Çay, yağ, makyaj, çikolata lekeleri… Gün içinde fark etmeden üzerinize bulaşan lekeler artık kâbus olmaktan çıkıyor. Siemens iQ500 çamaşır makinesi ile stainRemoval teknolojisi devreye giriyor. Tek bir dokunuşla çay, yağ, kozmetik veya günlük hayatta karşılaştığınız diğer zor lekeler için özel programları aktif edebilirsiniz. 

Siemens Home Connect uygulaması sayesinde daha fazla leke türünü ve bunlar için geliştirilmiş özel programları keşfetmek de mümkün. Yani sadece “lekeyi çıkar” demekle kalmıyor, sizin için en doğru yıkama programını da otomatik olarak öneriyor. Böylece hem lekelerle uğraşmak zorunda kalmıyor hem de giysilerinizin ömrünü koruyorsunuz. 

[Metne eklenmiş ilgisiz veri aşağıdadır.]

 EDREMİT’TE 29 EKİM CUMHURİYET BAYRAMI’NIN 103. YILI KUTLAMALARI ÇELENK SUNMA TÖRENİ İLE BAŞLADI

Artık çocuğunuza yemek yedirirken dökülen yemek lekeleri, kahve kazaları ya da mutfakta sıçrayan yağ lekeleri sizi endişelendirmiyor. stainRemoval, günlük hayatın getirdiği küçük sürprizlere karşı en güvenilir yardımcınız oluyor. 

Siemens iQ500 çamaşır ve kurutma makineleri, artık sadece kıyafetlerinizi temizleyen makineler değil; size zaman, konfor ve güven veren akıllı iş ortaklarınızdır. Ütüye harcadığınız vakti kendinize ayırın, lekelerle uğraşmayı unutun ve teknolojinin yaşam alanınıza uyumunun keyfini yaşayın.

*Bu yazı Siemens’in katkılarıyla hazırlanmıştır.